まず第一に、「街並みの美学」を成立させるためには、「内部」と「外部」の空間領域について、はっきりとした領域意識をもつことが必要である。即ち、自分の家の外までを「内部化」して考えられること、あるいは、自分の家の中までを「外部化」して考えられること、二つの領域について空間を同視して考えられること、または、空間を統一して考えられることが肝要である。 p275
このような家の外を内部化、もしくは家の内を外部化するような考え方は、「街並みの美学」を読むだけでも十分に身につくものなのか、それとも例えばイタリアのような、そういった考え方に基づいた街並みの中で生活し実感することでやっと育まれるものなのか気になるところではあるが、それを意識することで街を見る目が少し変わるのは確かである(いい感じに見れているのかは分からないが)。
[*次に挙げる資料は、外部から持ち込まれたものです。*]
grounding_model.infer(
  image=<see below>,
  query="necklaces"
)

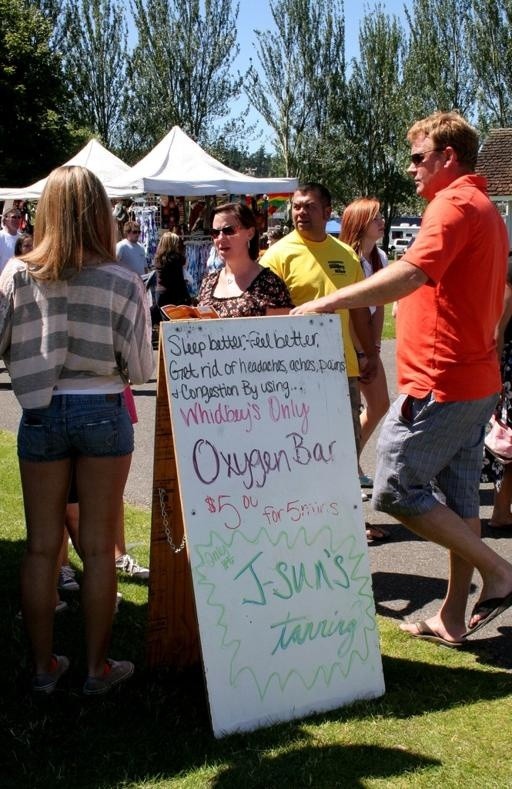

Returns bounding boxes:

ただ、外の活気が部屋の中まで伝わってきたとして、果たしてそれが自分の心持ちに何か作用するだろうか。今住んでいる家にいても、子どもたちの遊ぶ声が聞こえてくることがあるが、特に何か気分が明るくなることはない。それよりも窓を開けて網戸の近くに座ったり、顔を近づけて寝転がったときのほうが、外にいるときのような気分、家とは違う気分を味わえて、それは単純に外気に触れている、外気を肺に取り込んでいるからだろう。だからイタリア式の広場に面した住居に住んでみても、さほど今と変わらない気がするが、街並み自体が気軽に外出したくなるような、外のベンチで腰掛けていられるような、留まっていられるような造りになっているのであれば、それはそれで外に出やすく、直接的に外の空気を味わいやすいという点でありがたい。
「街並みの美学」は個人的にかなり面白く、しかし出版されたのが1979年ということもあって、もう少し最近の知見も踏まえたうえで書かれている同じような本はないのか、また、建築や街並みに関して書かれた本をあまり読んだことがなく、この本以外の考えも知りたいと思い、色々と探してみた。普通にGoogleで検索してもあまりいいものが見つからなかったので、Twitterで「街並みの美学」と検索してみると、建築学科の学生らしき人たちが互いに本を紹介しているやり取りや、「街並みの美学」と対照的な意見が書かれているらしい本の情報などが見つかった(建築学科の学生からすると「街並みの美学」は、課題図書としてよく取り上げられる本のようだ)。また、「街並みの美学」に記載されている引用文献にもいくつか気になるものがあって、それらを読んでみようと思った。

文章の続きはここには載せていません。